DATA SHOWN:

□ □ □ □ □ □ □

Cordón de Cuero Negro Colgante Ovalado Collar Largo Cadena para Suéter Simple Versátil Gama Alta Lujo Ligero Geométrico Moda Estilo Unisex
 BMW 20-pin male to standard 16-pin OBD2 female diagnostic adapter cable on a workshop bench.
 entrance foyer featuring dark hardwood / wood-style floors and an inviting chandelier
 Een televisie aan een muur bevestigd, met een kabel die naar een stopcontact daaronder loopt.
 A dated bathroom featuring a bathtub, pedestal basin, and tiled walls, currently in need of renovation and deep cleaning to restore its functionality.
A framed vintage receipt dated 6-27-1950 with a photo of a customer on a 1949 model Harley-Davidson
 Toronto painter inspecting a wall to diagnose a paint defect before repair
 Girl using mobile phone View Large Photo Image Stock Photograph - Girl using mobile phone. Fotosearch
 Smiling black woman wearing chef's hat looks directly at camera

□ □ □ □ □ □ □

PROBLEM DESCRIPTION: Nothing from before the line containing "Girl using mobile phone View" should appear; copy that line and each one after it through the last line of the entries, exactly.

EXPECTED ANSWER:
 Girl using mobile phone View Large Photo Image Stock Photograph - Girl using mobile phone. Fotosearch
 Smiling black woman wearing chef's hat looks directly at camera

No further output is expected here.